Japan is a country particularly advanced in advanced technology. It is also a country that has a deep respect for the elderly, who enjoy an important place. So it is quite natural that the Japanese put the resources of this technology at the service of the elderly. In addition, Japan faces a certain aging of the population.
This aging population is global because over the last 60 years, the number of people aged 65 has increased from 5% to 9%. In Japan, almost a quarter of the population is 65 years old or older.
This evolution represents a real challenge for the different health systems. It is no longer a matter of living longer, but above all, of living better and in decent conditions. For the Japanese, there is no doubt that advanced technology must be part of the solution.
For this reason, during the international summit in Tokyo, in front of experts from all over the world, the Japanese strategy was presented. It combines technology and medical data to create a digital health system.
Less or better, call in caregivers
There are several goals sought by this collection. First, a search for precision and effectiveness of care. Data collection begins in the patient’s room.
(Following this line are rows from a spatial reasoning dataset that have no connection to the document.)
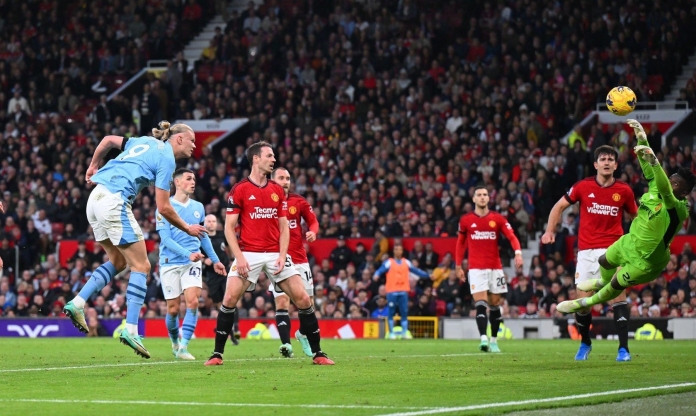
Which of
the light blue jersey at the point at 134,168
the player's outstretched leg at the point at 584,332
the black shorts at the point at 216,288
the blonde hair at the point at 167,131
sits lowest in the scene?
the black shorts at the point at 216,288

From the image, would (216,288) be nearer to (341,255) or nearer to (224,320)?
(341,255)

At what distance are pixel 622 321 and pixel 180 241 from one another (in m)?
6.22

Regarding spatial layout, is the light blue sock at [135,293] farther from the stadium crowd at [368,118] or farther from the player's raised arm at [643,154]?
the stadium crowd at [368,118]

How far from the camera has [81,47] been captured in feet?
128

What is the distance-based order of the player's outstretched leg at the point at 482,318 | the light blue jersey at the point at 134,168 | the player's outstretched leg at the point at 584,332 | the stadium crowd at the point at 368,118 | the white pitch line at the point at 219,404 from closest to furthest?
the white pitch line at the point at 219,404 < the light blue jersey at the point at 134,168 < the player's outstretched leg at the point at 584,332 < the player's outstretched leg at the point at 482,318 < the stadium crowd at the point at 368,118

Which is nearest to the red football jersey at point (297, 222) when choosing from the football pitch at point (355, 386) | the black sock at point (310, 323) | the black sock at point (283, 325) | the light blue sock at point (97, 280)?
the black sock at point (283, 325)

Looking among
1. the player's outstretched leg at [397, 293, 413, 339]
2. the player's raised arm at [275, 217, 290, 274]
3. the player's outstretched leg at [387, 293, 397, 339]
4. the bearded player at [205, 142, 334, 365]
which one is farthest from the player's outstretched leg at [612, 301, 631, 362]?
the player's outstretched leg at [387, 293, 397, 339]

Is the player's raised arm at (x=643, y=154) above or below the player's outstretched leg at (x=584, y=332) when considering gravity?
above

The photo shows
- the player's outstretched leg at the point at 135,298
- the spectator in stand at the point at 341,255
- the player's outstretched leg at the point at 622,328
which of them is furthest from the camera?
the spectator in stand at the point at 341,255

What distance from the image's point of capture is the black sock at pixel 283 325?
15328 mm

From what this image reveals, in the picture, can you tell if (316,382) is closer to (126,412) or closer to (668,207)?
(126,412)

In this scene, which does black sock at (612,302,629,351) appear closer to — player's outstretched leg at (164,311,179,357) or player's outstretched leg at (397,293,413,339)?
player's outstretched leg at (164,311,179,357)

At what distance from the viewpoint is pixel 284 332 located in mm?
15375

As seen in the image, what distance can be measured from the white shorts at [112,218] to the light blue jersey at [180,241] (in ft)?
9.16
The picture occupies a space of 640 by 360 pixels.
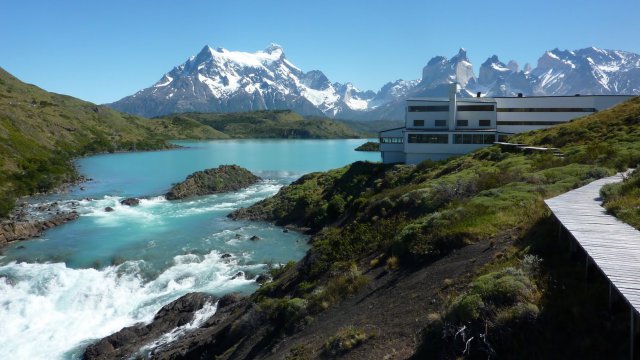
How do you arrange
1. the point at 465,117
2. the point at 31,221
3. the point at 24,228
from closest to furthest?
the point at 24,228, the point at 31,221, the point at 465,117

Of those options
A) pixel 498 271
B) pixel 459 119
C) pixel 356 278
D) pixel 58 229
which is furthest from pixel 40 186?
pixel 498 271

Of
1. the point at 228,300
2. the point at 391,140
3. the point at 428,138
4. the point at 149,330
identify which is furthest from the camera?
the point at 391,140

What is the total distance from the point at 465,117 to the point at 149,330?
54.7 meters

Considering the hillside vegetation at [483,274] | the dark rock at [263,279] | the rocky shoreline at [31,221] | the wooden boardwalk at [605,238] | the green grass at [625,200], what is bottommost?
the dark rock at [263,279]

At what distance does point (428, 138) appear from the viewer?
63219 millimetres

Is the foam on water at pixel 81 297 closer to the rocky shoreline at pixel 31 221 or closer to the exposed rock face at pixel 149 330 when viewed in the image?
the exposed rock face at pixel 149 330

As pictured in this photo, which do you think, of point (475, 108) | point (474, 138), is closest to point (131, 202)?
point (474, 138)

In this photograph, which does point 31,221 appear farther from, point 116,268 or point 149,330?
point 149,330

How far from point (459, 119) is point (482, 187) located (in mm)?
45667

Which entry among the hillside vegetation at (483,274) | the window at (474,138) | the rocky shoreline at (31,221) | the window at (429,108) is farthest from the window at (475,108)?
the rocky shoreline at (31,221)

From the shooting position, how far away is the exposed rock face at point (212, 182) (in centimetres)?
7431

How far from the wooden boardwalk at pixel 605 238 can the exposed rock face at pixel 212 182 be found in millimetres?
65171

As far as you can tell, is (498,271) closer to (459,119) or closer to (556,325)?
(556,325)

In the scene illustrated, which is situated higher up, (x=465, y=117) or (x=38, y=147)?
(x=465, y=117)
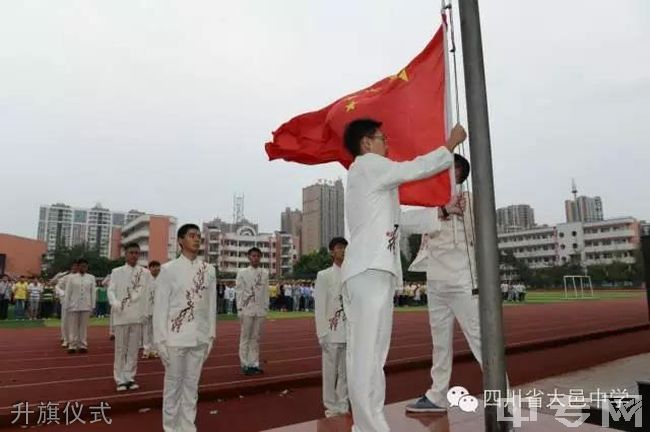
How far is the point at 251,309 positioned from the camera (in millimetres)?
7781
Improved accuracy in the recording of data, collected once and for all and which are easily searchable can reduce the workload of the caregiver.
In addition, data collection and management influences how to manage the health system, disease prevention and drug production.
The Japanese health system relies on billions of data from almost 126 million citizens. A unique panel that could help other countries around the world. According to Genta Kato, who works in the Health Insurance Department at the Kyoto University Hospital, “le Japan is a very aging society, and I think our knowledge could be a reference for many other countries in the world“.
Technology at the service of the human and not the opposite
In the field, technology provides new products, such as the IA electric wheelchair. It can move alone on a pre-established path, convertible bed, or body sensors for the bath and bed. All these products work towards more autonomy for patients, but also the possibility of having less use of staff.
Technology can also better understand how patients experience their disease, and thus better anticipate their needs. Virtual reality headsets, show what people with dementia see, and they help to better understand this pathology and how to treat these patients.
At this stage, Japan is a real laboratory of ideas. Some will come up against moral, ethical or financial considerations depending on the culture. For the Japanese, it is clear, the question of why live longer, is combined with that of living conditions that are proposed.